11 de setembro de 2011

Metalinguagem e erotismo na poesia de Luísa Neto Jorge.


Poetisa e ensaísta, nascida no Algarve em 1947, Luíza Neto Jorge fez parte do grupo de “Poesia-61”. Estreou na literatura em 1960 com o livro de poesias A noite vertebrada. Daí por diante não cessou de publicar livros de poesias, sempre muito bem recepcionados pelo público e pela crítica.
O poema que se segue, bem representativo da escrita vanguardista da poetisa, tem interesse tanto no que toca à forma, quanto ao conteúdo. No primeiro caso, tem-se uma estrutura poética que se organiza dentro dos princípios de liberdade absoluta, quanto às normas tradicionais que controlavam a técnica da criação poética. No segundo caso, tem-se um conteúdo que demanda uma maior participação do leitor na decodificação da mensagem, um tanto ambígua, que o texto veicula:

O POEMA
Esclarecendo que o poema
é um duelo agudíssimo
quero eu dizer um dedo
agudíssimo claro
apontando ao coração do homem

falo

com uma agulha de sangue
a coser-me todo o corpo
à garganta
e a esta terra imóvel
onde já a minha sombra
é um traço de alarme.

Poema é um texto, como tantos outros da autora, bem representativo da “Poesia-61”, que fez da metalinguagem uma das mais caras formas de expressão poética.
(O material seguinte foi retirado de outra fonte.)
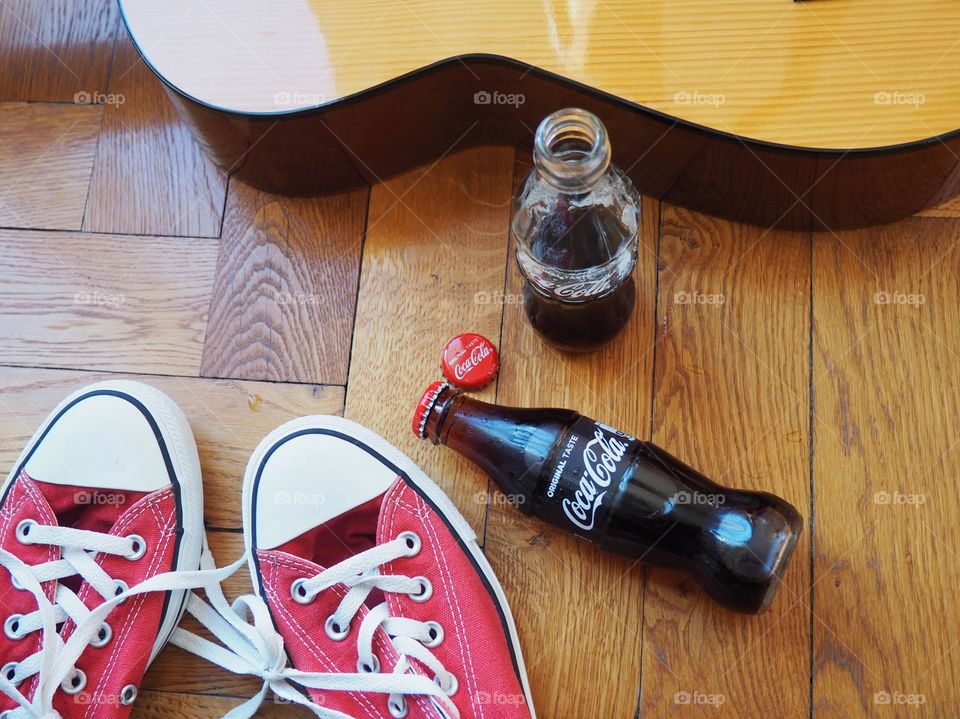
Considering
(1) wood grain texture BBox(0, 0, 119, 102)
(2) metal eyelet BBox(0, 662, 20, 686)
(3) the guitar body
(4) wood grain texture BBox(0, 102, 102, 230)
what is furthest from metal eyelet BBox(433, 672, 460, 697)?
(1) wood grain texture BBox(0, 0, 119, 102)

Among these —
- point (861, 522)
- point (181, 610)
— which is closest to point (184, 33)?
point (181, 610)

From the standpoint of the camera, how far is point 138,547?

O texto de Luiza Neto Jorge ajusta-se portanto às propostas do grupo, desenvolvendo-se em torno de uma reflexão acerca da poesia construção poética, do uso da palavra.
A construção do poema, problematizando a leitura com a dubiedade da palavra “falo”, colocada estrategicamente na proximidade de duelo e dedo, remete para uma leitura erótica do texto, especialmente influenciada pelo erotismo que se faz presente na obra a autora. Todavia, não levaria a nada.
Na poesia de Luiza Neto Jorge, a própria persona poética da autora, irônicamente glosada no poema `SO-NETO JORGE, Luiza´, põe a sua feminilidade entre as aspas de um cepticismo divertido:

“SO-NETO JORGE, Luiza”

A silabar que o poema é estulto
o amado abre os dentes e eu deslizo;
sismo, orgasmos tremem-lhe no olhar
enquanto eu, quase a rimar, exulto.

Conheço toda a terra só de amar:
sem nós e sem desvãos, um corpo liso.
Tenho o mênstruo escondido num reduto
onde teoricamente chega o mar.

Nos desertos-íntimos, insuspeitos-
já caem com a calma as avestruzes
-ou a infância, com os oásis, finda;
à medida que nos arcaicos leitos

se vão molhando vozes e alcatruzes
ao descerem ao fundo pego, e à vinda.
Não me quero com o tempo nem com a moda
Olho como um deus para tudo de alto

Mas zás! Do motor corpo o mau ressalto
Me faz a todo o passo errar a coda.
Porque envelheço, adoeço, esqueço
Quanto a vida é gesto e amor é foda;

Diferente me concebo e só do avesso
O formato mulher se me acomoda
E se nave vier do fundo espaço
Cedo raptar-me, assassinar-me, cedo:

Logo me leve, subirei sem medo
À cena do mais árduo e do mais escasso.
Um poema deixo, ao entardecer:
Meia palavra a bom entendedor.

A obra poética de Luiza Neto Jorge, a reflexão metapoética e o enfoque da feminilidade instituem-se como a viga mestra da sua poesia.